Private incentives for carbon emissions reductions needed to fill gaps until public measures created
As the Copenhagen Climate Change Summit continues, two Vanderbilt researchers suggest that regardless of whether or not the meeting is successful in bringing public governance measures to bear, significant carbon reductions can be achieved by creating private incentives to reduce carbon emissions.
In a forthcoming NYU Environmental Law Journal article, the researchers outline a method of creating incentives for developing countries to reduce carbon emissions as carbon-intensive production shifts away from developed countries. Specifically, they argue that requiring corporate carbon footprint disclosure and carbon product labeling would create important incentives for carbon emissions reductions among suppliers and nations in the developing world.
“With the dim prospects for domestic cap-and-trade in the near term, there is a growing sense that we need to be creating private incentives for carbon emissions reduction while public measures are developed,” said Mike Vandenbergh, professor of law and co-author of “Climate Change Governance Boundaries and Leakage” with Mark Cohen, professor of management and law.
Cohen, who also is vice president for research at Washington, D.C.-based Resources for the Future, said carbon labeling might be an important complement to cap-and-trade legislation. “Information disclosure has been called the third wave of environmental regulation,” he said. “There are numerous examples around the world where either facility-level labeling or product labeling has resulted in significant reductions in pollution without direct regulation.”
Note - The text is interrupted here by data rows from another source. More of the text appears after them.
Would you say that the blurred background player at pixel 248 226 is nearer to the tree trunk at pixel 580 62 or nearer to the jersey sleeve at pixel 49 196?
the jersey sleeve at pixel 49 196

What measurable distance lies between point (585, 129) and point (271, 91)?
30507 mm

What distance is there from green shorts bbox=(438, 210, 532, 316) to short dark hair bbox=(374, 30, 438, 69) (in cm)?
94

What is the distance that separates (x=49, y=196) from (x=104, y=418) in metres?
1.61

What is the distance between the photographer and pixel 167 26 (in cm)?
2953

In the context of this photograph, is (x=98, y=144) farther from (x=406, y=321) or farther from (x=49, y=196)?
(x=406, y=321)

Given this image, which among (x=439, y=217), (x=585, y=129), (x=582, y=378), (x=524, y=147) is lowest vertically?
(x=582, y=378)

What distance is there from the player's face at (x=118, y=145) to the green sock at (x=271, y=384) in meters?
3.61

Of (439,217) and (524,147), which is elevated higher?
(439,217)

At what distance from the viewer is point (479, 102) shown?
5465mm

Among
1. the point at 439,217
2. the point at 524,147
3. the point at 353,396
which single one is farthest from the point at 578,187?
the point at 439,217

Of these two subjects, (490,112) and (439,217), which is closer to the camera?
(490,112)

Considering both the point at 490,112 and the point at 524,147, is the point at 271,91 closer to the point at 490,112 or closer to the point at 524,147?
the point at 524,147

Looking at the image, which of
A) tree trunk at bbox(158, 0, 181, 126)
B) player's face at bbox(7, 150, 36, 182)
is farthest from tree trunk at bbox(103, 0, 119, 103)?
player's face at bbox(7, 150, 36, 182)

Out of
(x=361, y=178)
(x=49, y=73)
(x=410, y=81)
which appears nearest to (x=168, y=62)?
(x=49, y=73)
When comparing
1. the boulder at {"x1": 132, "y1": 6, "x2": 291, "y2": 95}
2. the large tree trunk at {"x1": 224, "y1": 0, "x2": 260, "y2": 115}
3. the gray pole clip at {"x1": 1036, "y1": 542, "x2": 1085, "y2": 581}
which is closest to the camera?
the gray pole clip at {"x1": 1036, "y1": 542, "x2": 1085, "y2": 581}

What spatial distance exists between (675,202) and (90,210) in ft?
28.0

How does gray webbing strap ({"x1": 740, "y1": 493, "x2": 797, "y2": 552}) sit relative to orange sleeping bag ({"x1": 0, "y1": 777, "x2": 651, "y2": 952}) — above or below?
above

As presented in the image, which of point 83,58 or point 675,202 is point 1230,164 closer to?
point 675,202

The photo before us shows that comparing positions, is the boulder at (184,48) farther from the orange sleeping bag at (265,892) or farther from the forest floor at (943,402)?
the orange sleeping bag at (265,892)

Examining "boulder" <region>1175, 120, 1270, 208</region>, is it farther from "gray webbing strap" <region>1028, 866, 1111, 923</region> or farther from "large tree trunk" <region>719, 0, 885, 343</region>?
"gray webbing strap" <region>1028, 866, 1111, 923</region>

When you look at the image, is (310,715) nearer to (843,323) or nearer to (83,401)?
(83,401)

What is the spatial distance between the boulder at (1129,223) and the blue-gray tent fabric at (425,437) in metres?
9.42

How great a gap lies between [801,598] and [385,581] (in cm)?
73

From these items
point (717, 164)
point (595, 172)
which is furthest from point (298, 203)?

This is the 15th year for the Copenhagen Summit, where in 1997 the Kyoto Protocol was drafted, committing those who signed it to reducing emissions by an average of 5 percent between 2008 and 2012. In 2007, the convention deemed that the Kyoto agreement did not go far enough to curb emissions and that a new treaty was needed. That plan has been postponed although the conference continues as planned. President Obama has said he will attend.